A una semana de la segunda vuelta presidencial en Perú, el candidato de Juntos por el Perú, Roberto Sánchez, realizó una modificación de último momento a su programa de gobierno,.

En la campaña previa, Sánchez había defendido propuestas de corte más radical, como la convocatoria de una Asamblea Constituyente, la revisión de tratados internacionales y un replanteamiento del modelo económico. Sin embargo, su nuevo documento programático introduce un giro hacia posiciones más moderadas, en las que reafirma el respeto a la estabilidad macroeconómica, la propiedad privada y los acuerdos de libre comercio, además de mantener la autonomía del Banco Central.

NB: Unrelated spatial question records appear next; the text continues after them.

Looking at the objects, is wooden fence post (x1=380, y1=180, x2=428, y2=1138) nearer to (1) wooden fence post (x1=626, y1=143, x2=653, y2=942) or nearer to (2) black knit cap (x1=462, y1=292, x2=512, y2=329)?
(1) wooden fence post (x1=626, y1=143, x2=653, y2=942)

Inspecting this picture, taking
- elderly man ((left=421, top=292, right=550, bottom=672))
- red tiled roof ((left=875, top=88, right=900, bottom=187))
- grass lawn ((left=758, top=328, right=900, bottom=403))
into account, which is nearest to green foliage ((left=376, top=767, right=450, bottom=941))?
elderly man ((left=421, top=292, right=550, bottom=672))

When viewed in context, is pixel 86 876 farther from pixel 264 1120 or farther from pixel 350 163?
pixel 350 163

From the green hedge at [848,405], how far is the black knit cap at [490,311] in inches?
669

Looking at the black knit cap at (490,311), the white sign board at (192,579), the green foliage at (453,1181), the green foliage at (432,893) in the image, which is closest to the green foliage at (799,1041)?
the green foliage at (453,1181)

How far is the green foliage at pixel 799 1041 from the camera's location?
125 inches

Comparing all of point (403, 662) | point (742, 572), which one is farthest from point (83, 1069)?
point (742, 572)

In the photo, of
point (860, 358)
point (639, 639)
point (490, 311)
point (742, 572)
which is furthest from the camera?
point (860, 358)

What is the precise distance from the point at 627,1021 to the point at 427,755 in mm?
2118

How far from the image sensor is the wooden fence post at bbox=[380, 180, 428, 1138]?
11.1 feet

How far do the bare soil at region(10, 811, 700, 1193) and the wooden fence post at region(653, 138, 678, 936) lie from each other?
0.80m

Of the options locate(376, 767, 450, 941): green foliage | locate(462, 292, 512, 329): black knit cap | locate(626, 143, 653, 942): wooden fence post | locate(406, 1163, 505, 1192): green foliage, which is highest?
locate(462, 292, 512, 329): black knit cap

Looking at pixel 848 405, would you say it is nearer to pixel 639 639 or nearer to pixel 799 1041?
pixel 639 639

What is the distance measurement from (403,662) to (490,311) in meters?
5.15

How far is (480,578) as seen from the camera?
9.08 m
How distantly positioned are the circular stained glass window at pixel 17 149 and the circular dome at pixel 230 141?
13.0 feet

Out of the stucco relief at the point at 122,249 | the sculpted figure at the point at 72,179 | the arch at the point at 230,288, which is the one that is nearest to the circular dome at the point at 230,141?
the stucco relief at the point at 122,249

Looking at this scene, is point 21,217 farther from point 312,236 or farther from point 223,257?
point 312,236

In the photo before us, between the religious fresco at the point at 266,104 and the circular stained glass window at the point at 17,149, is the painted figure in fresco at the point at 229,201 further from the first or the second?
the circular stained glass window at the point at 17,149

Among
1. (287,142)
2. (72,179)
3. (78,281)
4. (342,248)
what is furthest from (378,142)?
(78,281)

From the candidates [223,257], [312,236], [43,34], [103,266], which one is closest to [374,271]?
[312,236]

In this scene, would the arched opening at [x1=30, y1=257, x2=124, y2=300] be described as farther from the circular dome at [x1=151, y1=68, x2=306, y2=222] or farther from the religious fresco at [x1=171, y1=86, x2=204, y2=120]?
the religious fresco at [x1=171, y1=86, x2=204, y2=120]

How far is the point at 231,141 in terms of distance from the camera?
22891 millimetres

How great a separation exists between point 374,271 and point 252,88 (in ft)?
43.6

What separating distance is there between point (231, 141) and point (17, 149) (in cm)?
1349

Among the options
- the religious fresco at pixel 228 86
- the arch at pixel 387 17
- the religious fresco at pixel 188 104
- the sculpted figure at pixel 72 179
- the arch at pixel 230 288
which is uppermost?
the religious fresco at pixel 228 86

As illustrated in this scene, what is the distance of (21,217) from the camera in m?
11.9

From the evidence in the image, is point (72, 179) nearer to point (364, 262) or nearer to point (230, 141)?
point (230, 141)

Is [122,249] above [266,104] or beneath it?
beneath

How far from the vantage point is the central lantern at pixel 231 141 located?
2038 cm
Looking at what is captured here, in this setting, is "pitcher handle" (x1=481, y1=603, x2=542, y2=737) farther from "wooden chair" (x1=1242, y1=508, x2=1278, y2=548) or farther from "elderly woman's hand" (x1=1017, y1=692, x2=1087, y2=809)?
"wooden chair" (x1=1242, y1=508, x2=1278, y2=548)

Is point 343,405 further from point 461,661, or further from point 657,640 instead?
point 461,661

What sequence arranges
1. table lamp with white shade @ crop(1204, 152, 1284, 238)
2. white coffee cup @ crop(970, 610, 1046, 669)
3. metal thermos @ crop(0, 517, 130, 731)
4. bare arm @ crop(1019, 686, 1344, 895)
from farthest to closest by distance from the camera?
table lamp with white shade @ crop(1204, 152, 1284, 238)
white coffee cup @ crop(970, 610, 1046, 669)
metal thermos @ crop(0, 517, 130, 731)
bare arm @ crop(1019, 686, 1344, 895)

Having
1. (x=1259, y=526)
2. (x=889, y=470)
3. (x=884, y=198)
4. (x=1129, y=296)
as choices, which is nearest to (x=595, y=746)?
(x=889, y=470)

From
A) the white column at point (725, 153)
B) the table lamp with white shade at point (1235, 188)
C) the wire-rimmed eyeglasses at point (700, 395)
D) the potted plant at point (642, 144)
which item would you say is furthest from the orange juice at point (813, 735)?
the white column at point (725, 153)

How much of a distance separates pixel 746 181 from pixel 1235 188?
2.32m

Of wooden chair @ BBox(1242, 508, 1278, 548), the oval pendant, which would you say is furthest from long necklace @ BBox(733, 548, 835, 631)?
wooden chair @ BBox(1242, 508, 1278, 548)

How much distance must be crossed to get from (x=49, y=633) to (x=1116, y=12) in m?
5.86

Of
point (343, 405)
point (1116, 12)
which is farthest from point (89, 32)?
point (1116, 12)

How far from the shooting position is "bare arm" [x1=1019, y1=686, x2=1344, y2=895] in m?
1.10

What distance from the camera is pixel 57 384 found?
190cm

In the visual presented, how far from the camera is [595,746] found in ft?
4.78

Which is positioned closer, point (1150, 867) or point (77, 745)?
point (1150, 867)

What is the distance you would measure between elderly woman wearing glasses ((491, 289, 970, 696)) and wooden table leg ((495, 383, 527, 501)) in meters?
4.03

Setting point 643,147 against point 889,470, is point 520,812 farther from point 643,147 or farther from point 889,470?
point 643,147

El plan actualizado, presentado como una hoja de ruta de consenso para el periodo 2026-2031, busca incorporar aportes de distintas fuerzas políticas y proyecta una imagen de mayor moderación frente a su propuesta inicial. El cambio ha generado debate en la escena política peruana, donde algunos lo interpretan como una estrategia pragmática en un contexto electoral muy ajustado, mientras otros lo ven como una rectificación significativa de su discurso de campaña.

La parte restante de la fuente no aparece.